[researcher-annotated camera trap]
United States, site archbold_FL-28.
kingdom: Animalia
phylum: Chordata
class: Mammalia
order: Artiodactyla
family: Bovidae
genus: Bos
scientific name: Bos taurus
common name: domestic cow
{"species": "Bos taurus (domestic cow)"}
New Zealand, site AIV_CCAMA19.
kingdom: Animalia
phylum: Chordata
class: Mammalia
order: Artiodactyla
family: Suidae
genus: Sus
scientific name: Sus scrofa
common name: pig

==

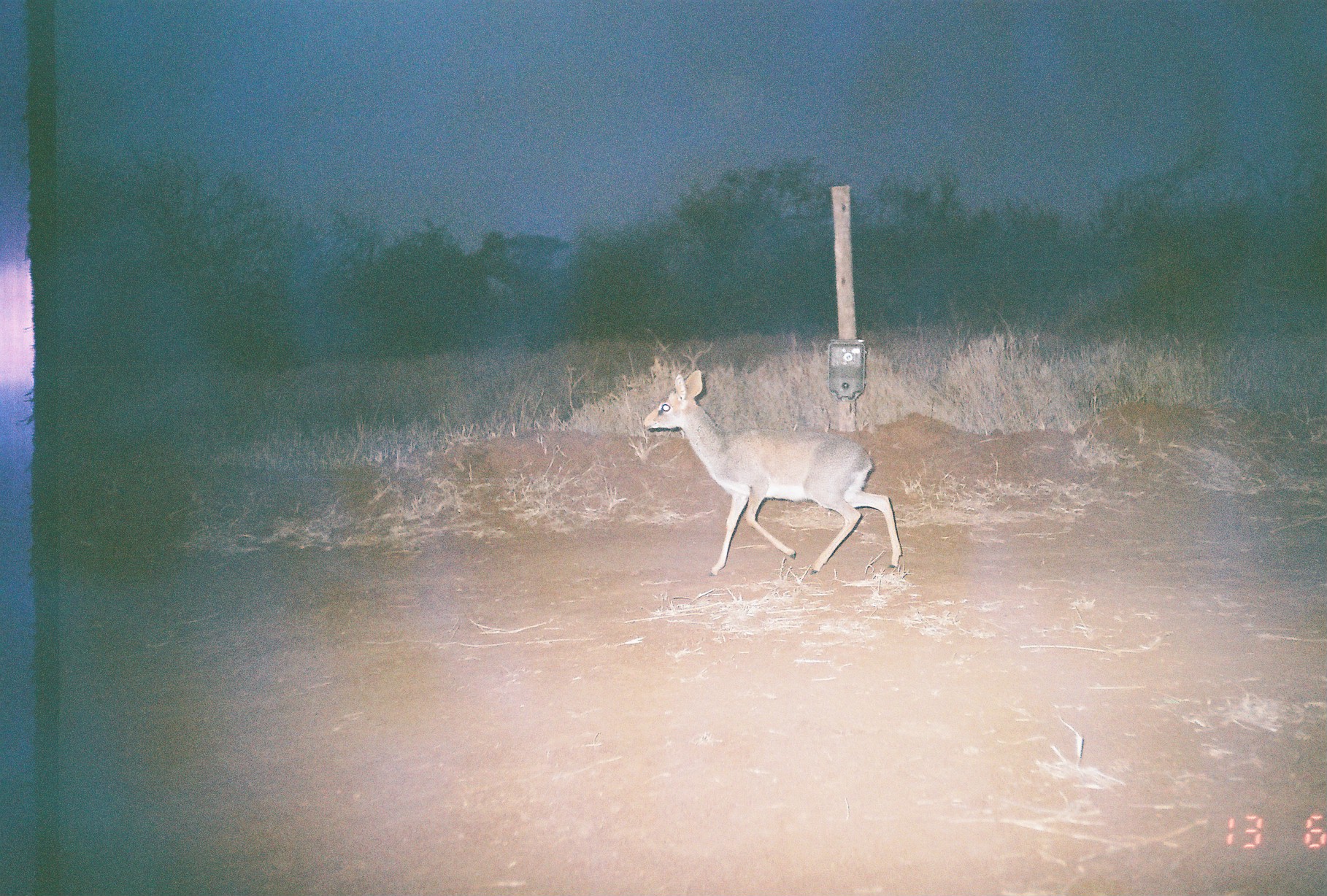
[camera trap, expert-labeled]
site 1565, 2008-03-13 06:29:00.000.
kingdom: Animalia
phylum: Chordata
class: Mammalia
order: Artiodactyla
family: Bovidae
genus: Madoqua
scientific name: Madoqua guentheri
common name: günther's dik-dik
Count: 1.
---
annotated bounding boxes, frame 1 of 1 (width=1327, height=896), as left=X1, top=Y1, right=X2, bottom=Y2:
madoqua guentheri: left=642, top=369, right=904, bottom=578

---

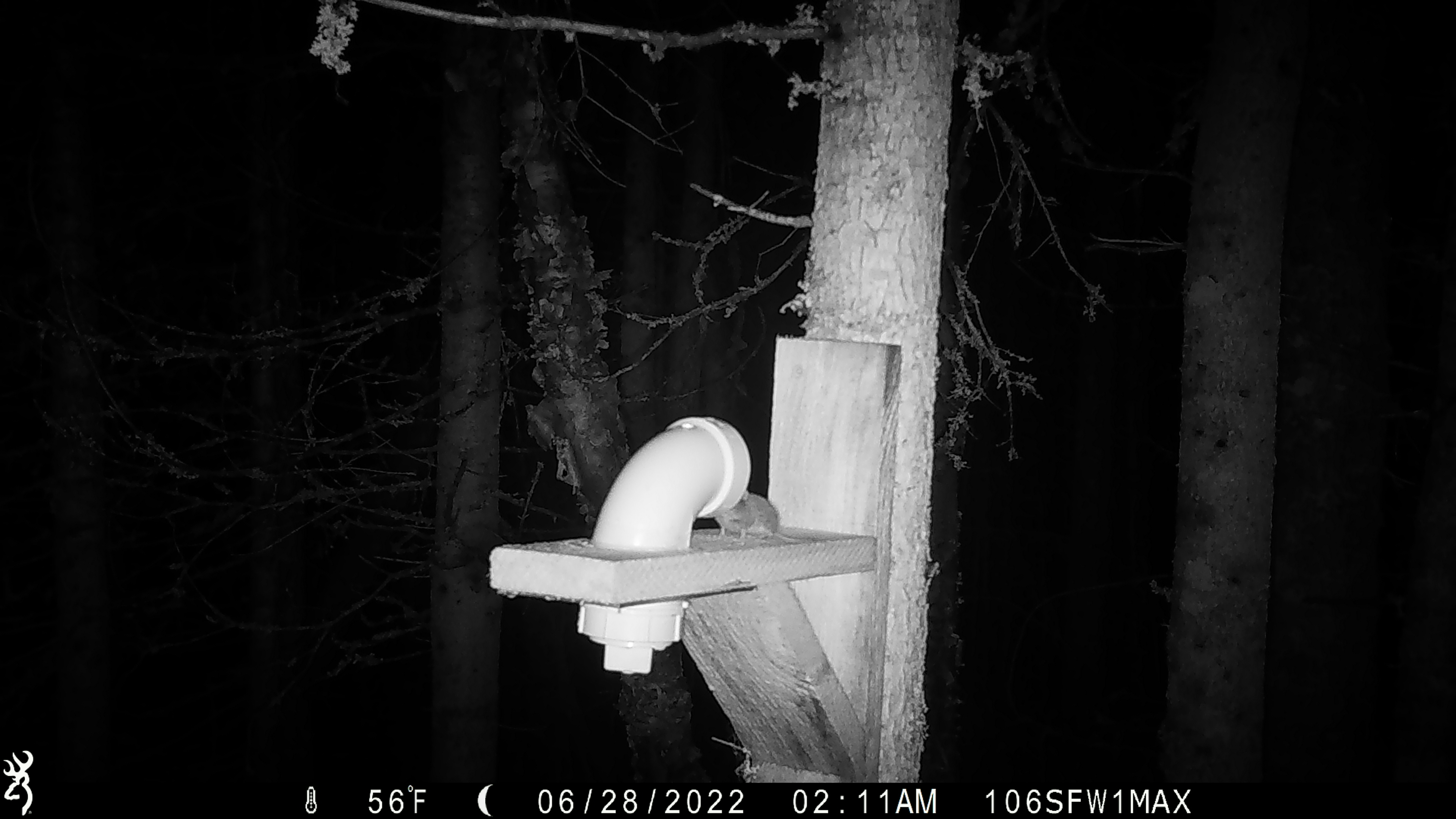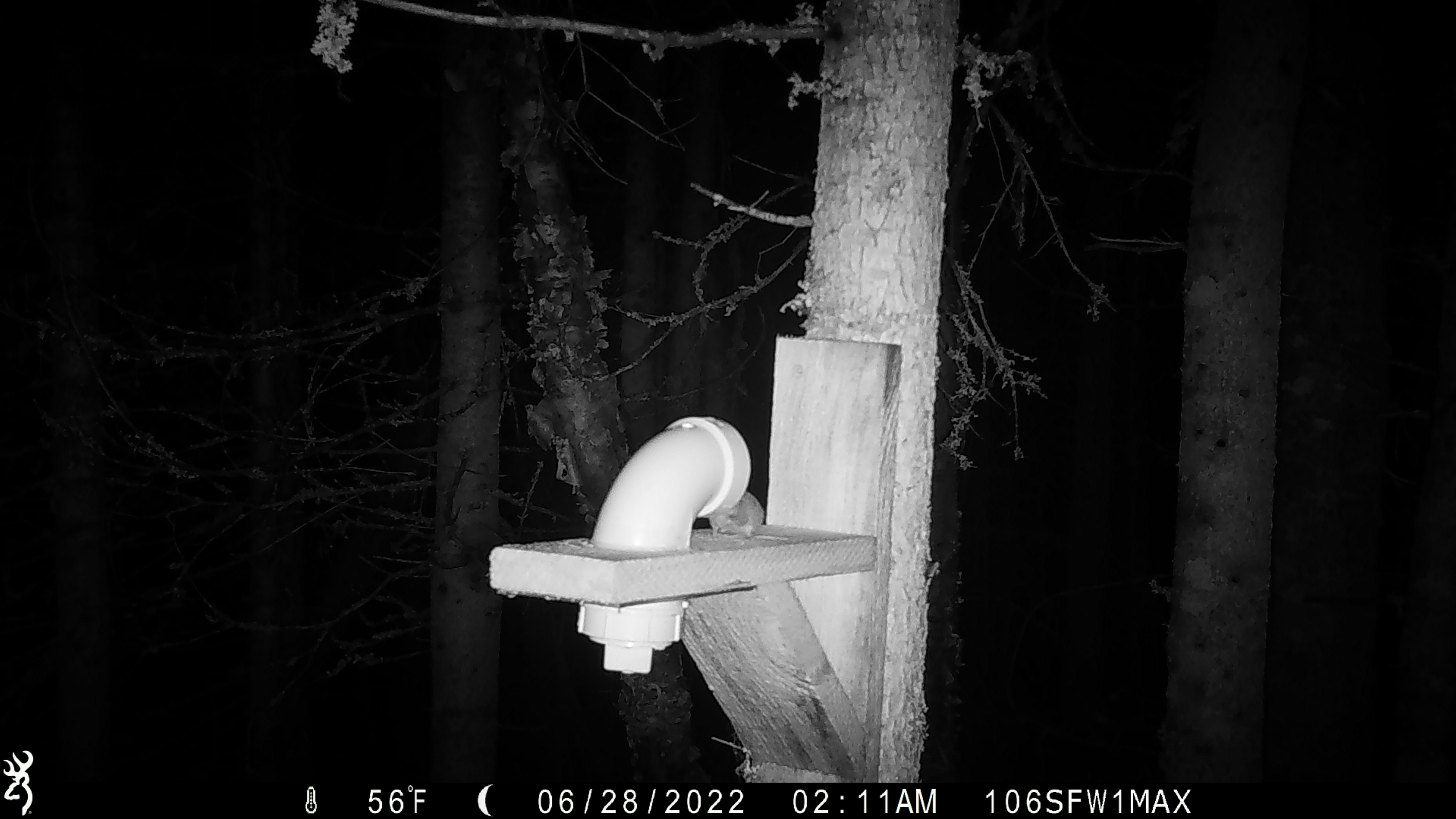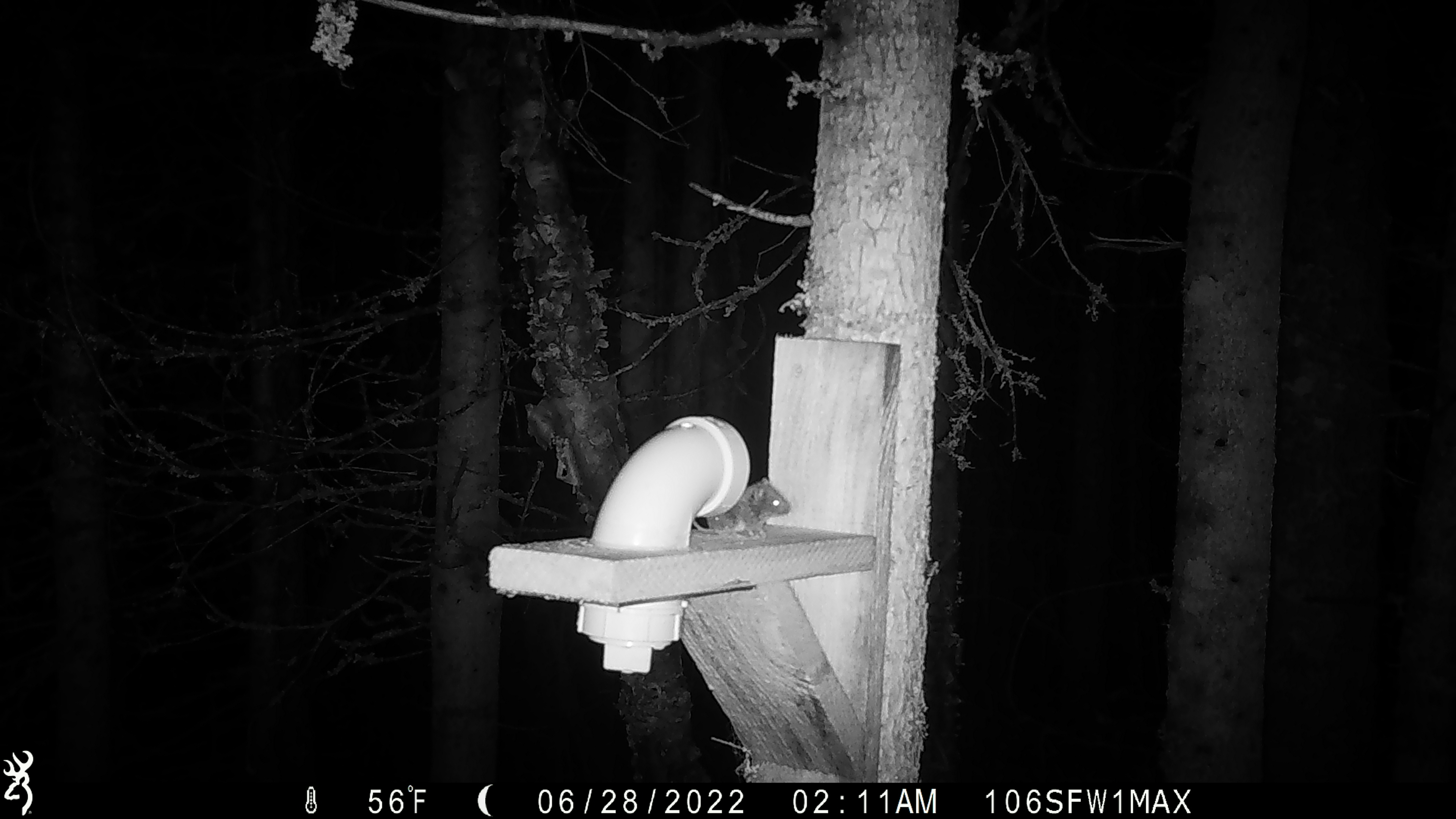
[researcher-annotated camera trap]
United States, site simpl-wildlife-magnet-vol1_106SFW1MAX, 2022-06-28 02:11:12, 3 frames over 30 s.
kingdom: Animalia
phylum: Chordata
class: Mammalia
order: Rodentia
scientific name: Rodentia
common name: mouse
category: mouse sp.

Exercise description — Everything above from the line containing "United States, site archbold_FL-28." down to the line containing "common name: pig" is to be transcribed exactly, with both of those lines included and nothing else added.

Exercise answer —
United States, site archbold_FL-28.
kingdom: Animalia
phylum: Chordata
class: Mammalia
order: Artiodactyla
family: Bovidae
genus: Bos
scientific name: Bos taurus
common name: domestic cow
{"species": "Bos taurus (domestic cow)"}
New Zealand, site AIV_CCAMA19.
kingdom: Animalia
phylum: Chordata
class: Mammalia
order: Artiodactyla
family: Suidae
genus: Sus
scientific name: Sus scrofa
common name: pig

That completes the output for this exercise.